ST. CHARLES – U.S. Rep. Joe Walsh said he would decide by Monday whether he would run in the 8th Congressional District or in the 14th, where he would continue to face off against incumbent U.S. Rep. Randy Hultgren, R-Winfield.
“You’ll know soon enough what I’m going to do,” said Walsh, R-McHenry.
Walsh’s trademark town hall/campaign stop Saturday drew a standing-room-only crowd of more than 50 people in a dining room at the Colonial Restaurant on Main Street in St. Charles.
Walsh, a freshman Tea Party congressman who beat incumbent Democrat Melissa Bean by 291 votes, criticized the way the state’s Democratic majority redrew the districts, thrusting him and other Republicans in races against each other.

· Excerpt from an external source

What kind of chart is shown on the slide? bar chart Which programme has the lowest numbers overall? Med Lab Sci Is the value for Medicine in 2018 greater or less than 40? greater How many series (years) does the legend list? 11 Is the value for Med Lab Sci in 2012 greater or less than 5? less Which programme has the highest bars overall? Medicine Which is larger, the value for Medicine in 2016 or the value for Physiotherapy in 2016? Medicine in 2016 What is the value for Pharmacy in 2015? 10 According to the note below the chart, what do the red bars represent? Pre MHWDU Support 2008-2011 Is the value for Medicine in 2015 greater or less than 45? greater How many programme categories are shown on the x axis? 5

“Republicans have done the same darn thing in other states,” Walsh said. “I’m going to run where I live.”
Walsh has pledged that he would serve six years and be done, saying the problem with Washington politicians is, they forget about the people who sent them there.

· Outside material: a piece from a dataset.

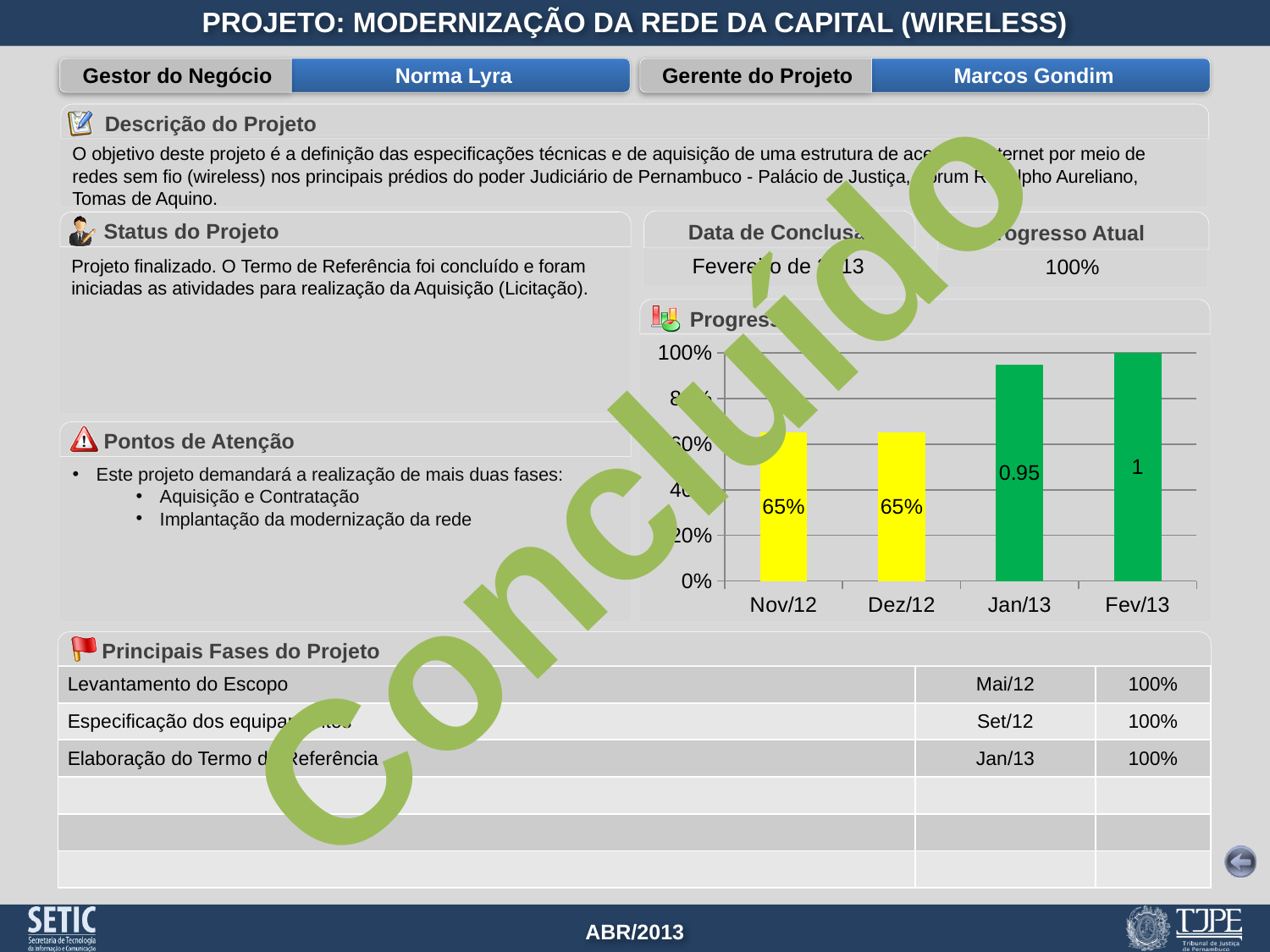
What is the value shown for Fev/13? 1 What colour are the bars for Nov/12 and Dez/12? yellow How many months are shown on the x axis of the chart? 4 Which month has the highest bar? Fev/13 Which is larger, the value for Jan/13 or the value for Nov/12? Jan/13 Is the value for Nov/12 greater or less than 80%? less What kind of chart is shown on the slide? bar chart Do the values rise or fall from Nov/12 to Fev/13? rise What is the value shown for Jan/13? 0.95 What is the value shown for Nov/12? 65% What is the value shown for Dez/12? 65% Is the value for Jan/13 greater or less than 80%? greater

“I’m an odd kind of a duck,” Walsh said. “I ran on a mission, I said ... I feel like I’m losing my country. I’m ticked off at Democrats and Republicans who have put us on a path where we’re bankrupting our kids and our grandkids ... and away I went. ... Both Republicans and Democrats have got us to where our country is, about to fall off a cliff.”
Walsh acknowledged losing his temper in other town hall sessions and advocated for civility.

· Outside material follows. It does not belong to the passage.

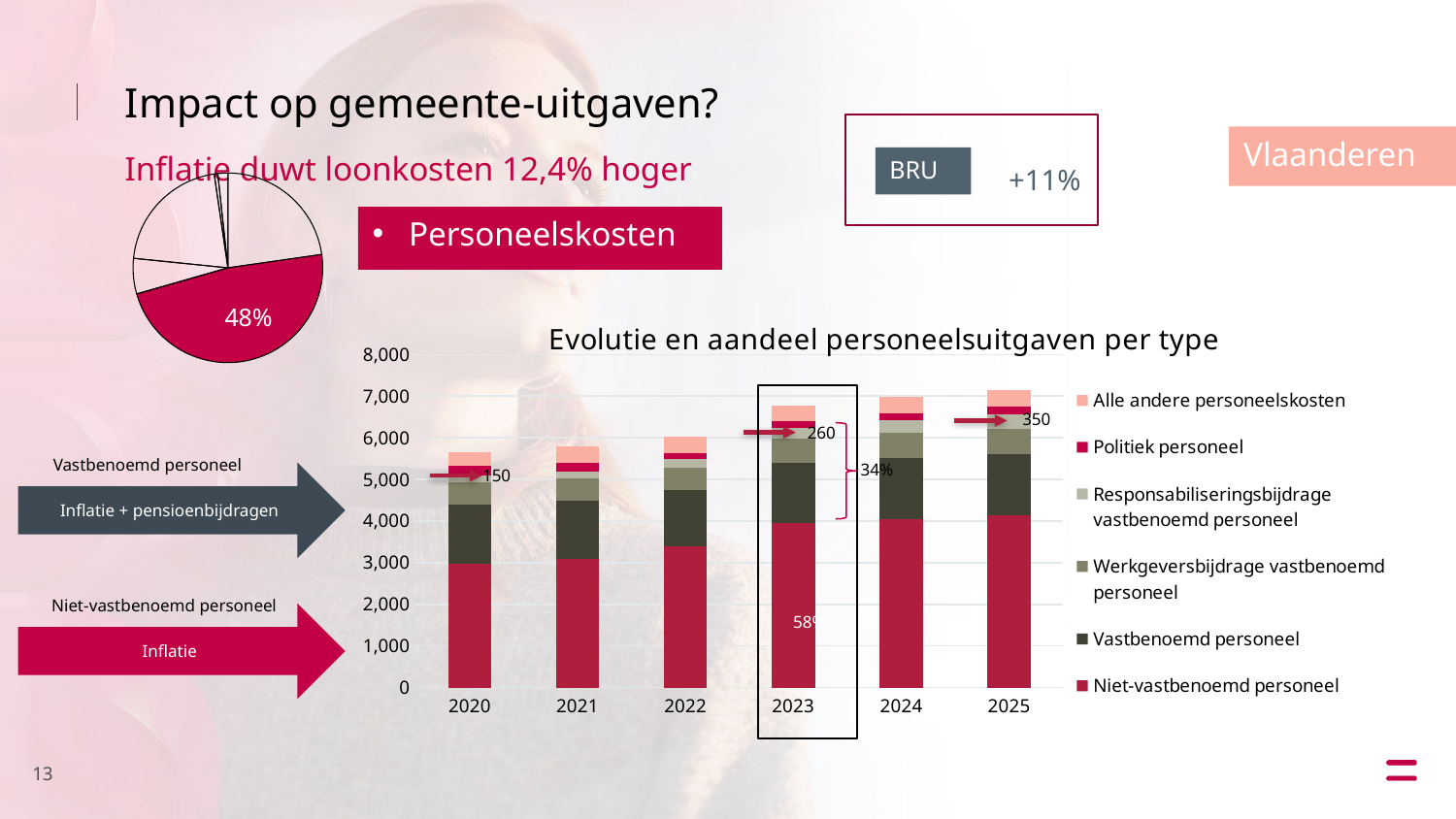
What type of chart is 'Evolutie en aandeel personeelsuitgaven per type'? Stacked bar chart In the 'Evolutie en aandeel personeelsuitgaven per type' chart, do the total personnel expenses rise or fall from 2020 to 2025? Rise In the 'Evolutie en aandeel personeelsuitgaven per type' chart, which year has the larger total stacked value, 2020 or 2025? 2025 How many series does the legend of the 'Evolutie en aandeel personeelsuitgaven per type' chart list? 6 In the 'Evolutie en aandeel personeelsuitgaven per type' chart, is the Niet-vastbenoemd personeel value for 2025 greater or less than 3,000? greater What type of chart is the small chart at the top left of the slide showing 48%? Pie chart In the 'Evolutie en aandeel personeelsuitgaven per type' chart, is the total stacked value for 2025 greater or less than 7,000? greater In the 'Evolutie en aandeel personeelsuitgaven per type' chart, which series is at the bottom of each stacked bar? Niet-vastbenoemd personeel How many years are shown on the x axis of the 'Evolutie en aandeel personeelsuitgaven per type' chart? 6 What percentage is labelled on the largest slice of the pie chart at the top left of the slide? 48% In the 'Evolutie en aandeel personeelsuitgaven per type' chart, is the Niet-vastbenoemd personeel value for 2020 greater or less than 4,000? less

At one point, when he asked if they wanted California Democrat Nancy Pelosi to be House Speaker again, a woman in the group called Pelosi a derogatory name. Walsh admonished her to be respectful.
Walsh said the fighting among Republicans and Democrats was worth it because the country is worth fighting for.
“We are on the cusp of losing this thing called America,” Walsh said. “I am a Tea Party conservative first and a Republican second.”
“We all have different visions for America,” Walsh said. “There are about 20 of us in the House who are like me. ... If you sit where I sit politically, the name of the game has got to be to try to increase our ranks. If you ... just send status quo Republicans to Washington, you ain’t changing anything. On the other side, if you are scared to death with what we’re doing, the guys to get rid of are guys like me.”
On the issues, Walsh said he would say no to campaign finance reform, yes to tax reform, no to Obama health care, yes to a resolution on term limits, no to allowing members of Congress to do insider trading and yes to deregulation.
Walsh also took Hultgren to task for a recent campaign video on his website.
“Randy Hultgren put out a video last week, ‘The problem in Washington is, we need more civility,’ ” Walsh said, mimicking Hultren. “You always want to be kind of civil and respectful, but my God, right now we are fighting for the soul of this country. I don’t want to elect civil statesmen. I want to elect revolutionaries who will pick the side they’re on and respectfully – again – fight to save this country. ... Be glad we’re fighting.”
A spokesman from the Hultgren campaign did not respond to a request for comment.
After the town hall was over, St. Charles resident Earl Johnson, 83, said he hopes Walsh chooses to run in the 14th so he can vote for him.
“He’s my kind of guy, really,” Johnson said.
Judy Hossack, 70, St. Charles, said she also hopes Walsh runs in the 14th.
“I thought [the discussion] was very enlightening,” Hossack said. “It didn’t settle all of my questions, but I do feel that there are many like-minded people such as myself.”
Jim Cook, 77, of Streamwood, said he came to see if Walsh was as much a rascal as depicted in the media.
“But he’s not,” Cook said. “He has a lot of good ideas. Except that he is too conservative for my point of view. ... I have not voted for a Republican in all my life.”